## INSTRUCTIONS FOR THE TASK
List every line of the records below that contains the word "radius", matching its case exactly.

Data records:
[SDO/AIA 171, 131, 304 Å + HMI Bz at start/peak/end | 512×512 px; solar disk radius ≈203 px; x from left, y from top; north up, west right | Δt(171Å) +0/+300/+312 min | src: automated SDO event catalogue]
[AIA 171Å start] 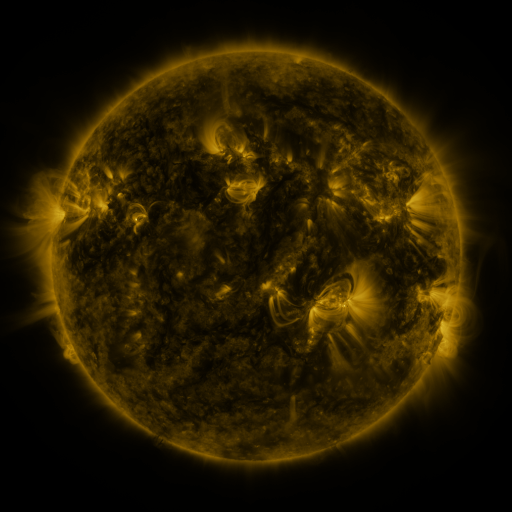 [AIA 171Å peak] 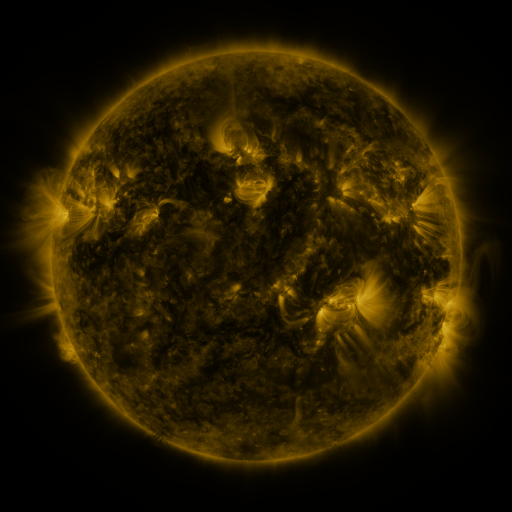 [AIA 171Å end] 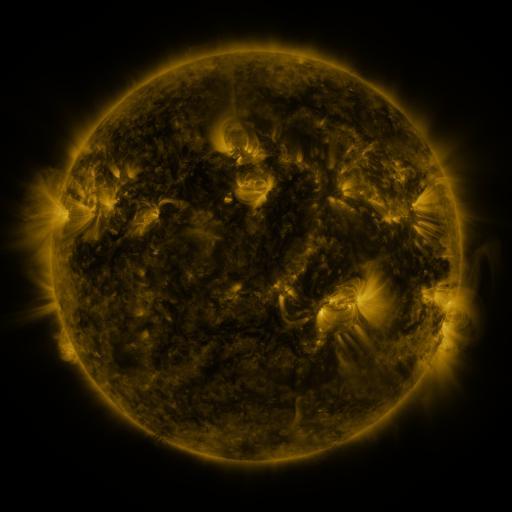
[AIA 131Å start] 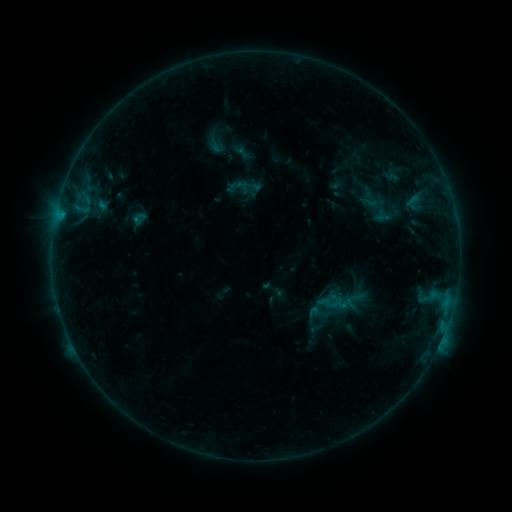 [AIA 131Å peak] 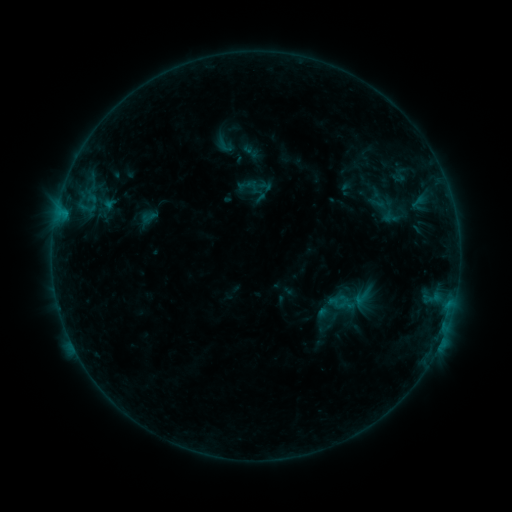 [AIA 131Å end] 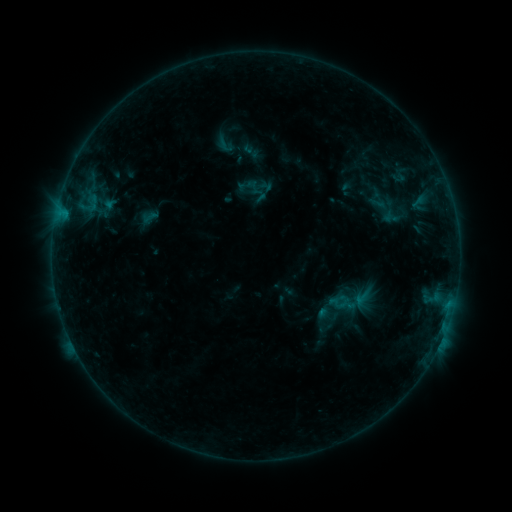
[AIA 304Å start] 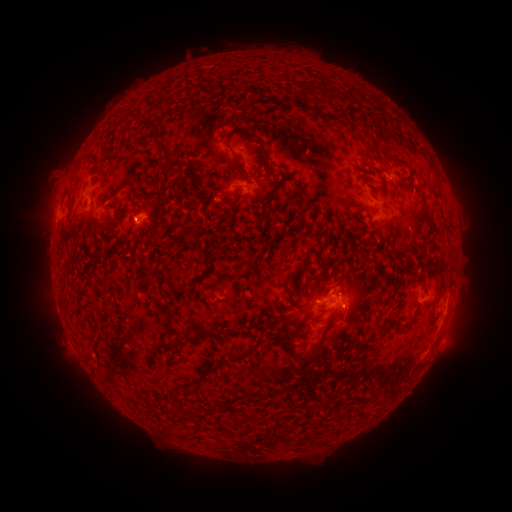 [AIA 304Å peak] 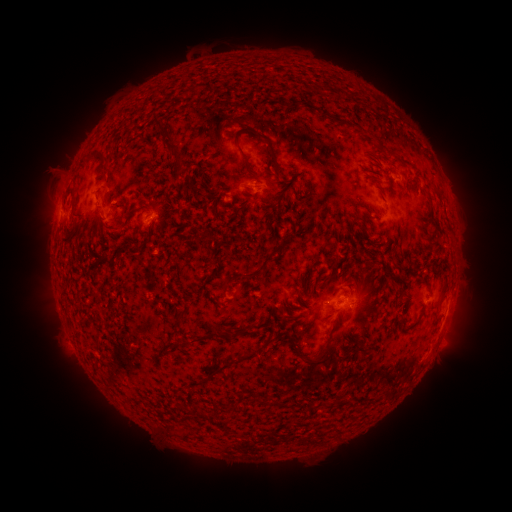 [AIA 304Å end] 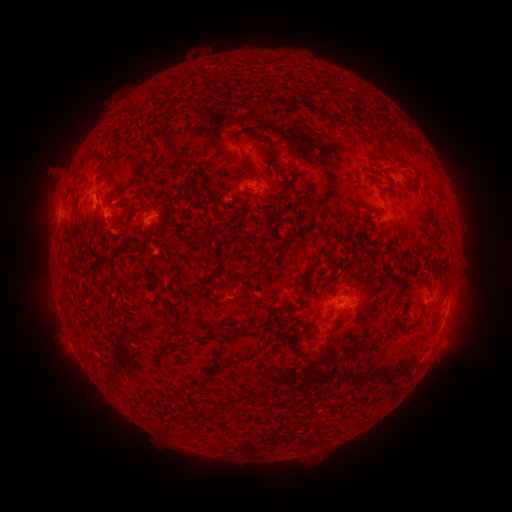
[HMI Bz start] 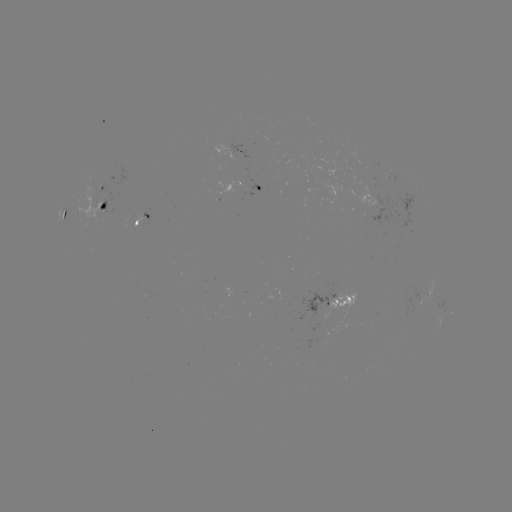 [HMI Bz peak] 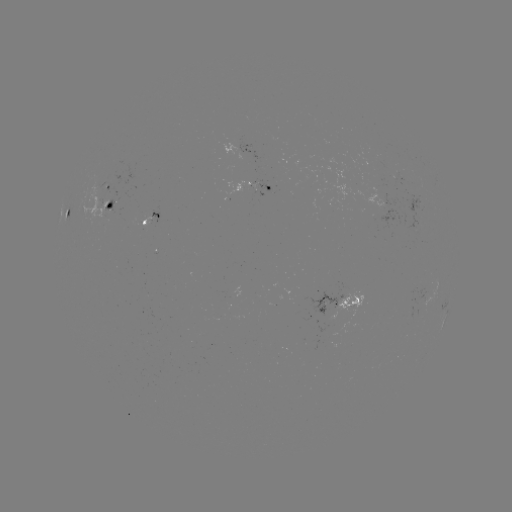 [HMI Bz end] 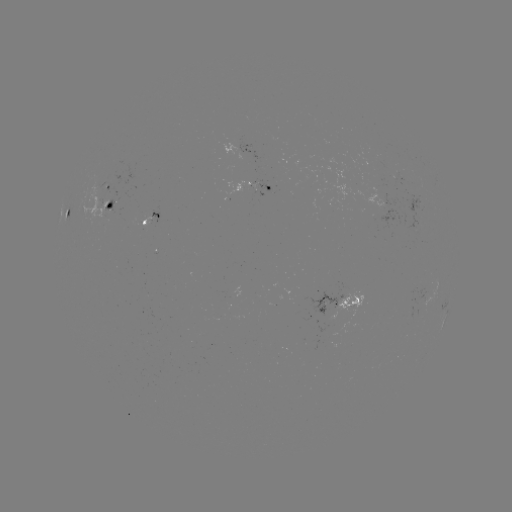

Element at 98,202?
emerging-flux region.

## FINAL ANSWER
[SDO/AIA 171, 131, 304 Å + HMI Bz at start/peak/end | 512×512 px; solar disk radius ≈203 px; x from left, y from top; north up, west right | Δt(171Å) +0/+300/+312 min | src: automated SDO event catalogue]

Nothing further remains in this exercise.